## What to do
Please restate each entry word for word and leave the pictures out.

▼

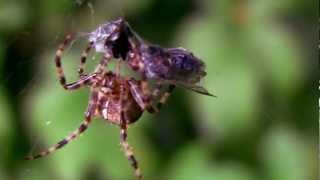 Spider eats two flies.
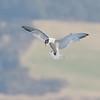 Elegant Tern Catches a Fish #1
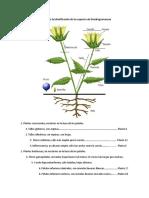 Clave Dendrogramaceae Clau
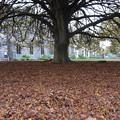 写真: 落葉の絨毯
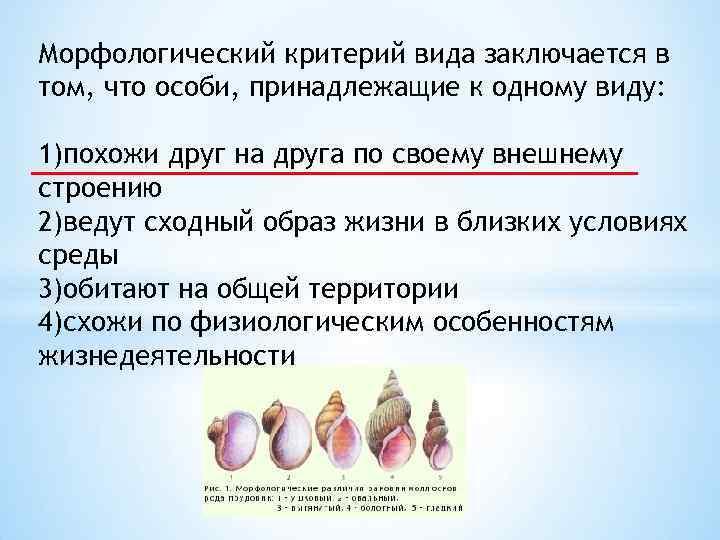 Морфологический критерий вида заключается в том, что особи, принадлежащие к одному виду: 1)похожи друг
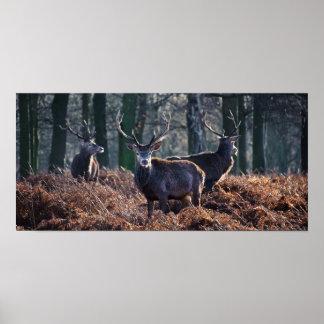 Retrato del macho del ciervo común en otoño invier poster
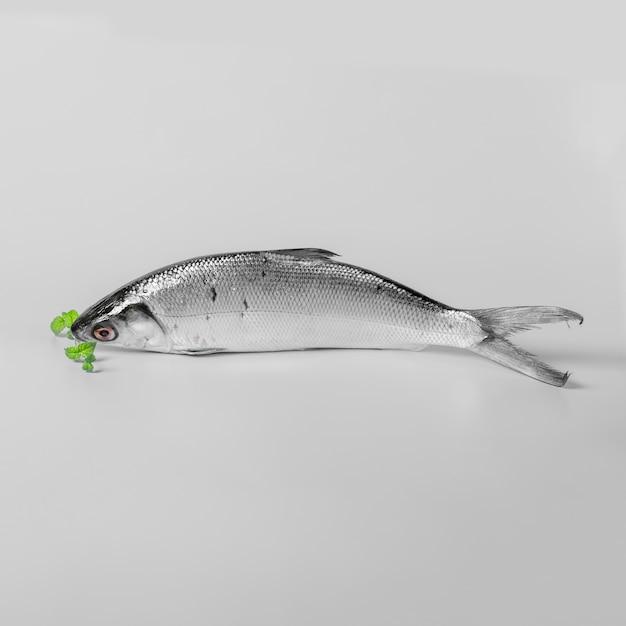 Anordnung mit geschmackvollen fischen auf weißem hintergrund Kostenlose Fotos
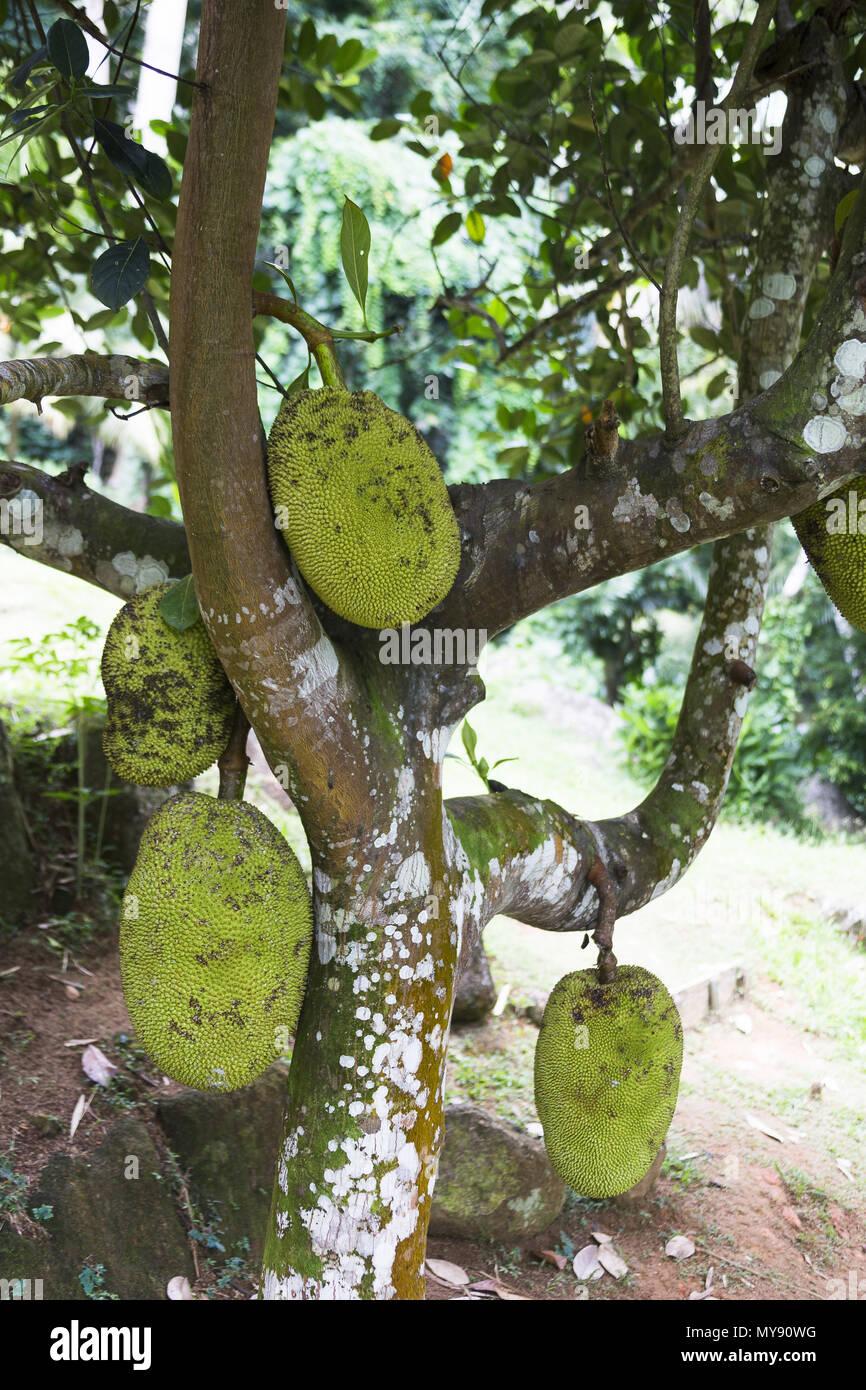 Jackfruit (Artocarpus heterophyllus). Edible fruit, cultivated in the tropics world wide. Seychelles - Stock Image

▲

## Expected output
 Spider eats two flies.
 Elegant Tern Catches a Fish #1
 Clave Dendrogramaceae Clau
 写真: 落葉の絨毯
 Морфологический критерий вида заключается в том, что особи, принадлежащие к одному виду: 1)похожи друг
 Retrato del macho del ciervo común en otoño invier poster
 Anordnung mit geschmackvollen fischen auf weißem hintergrund Kostenlose Fotos
 Jackfruit (Artocarpus heterophyllus). Edible fruit, cultivated in the tropics world wide. Seychelles - Stock Image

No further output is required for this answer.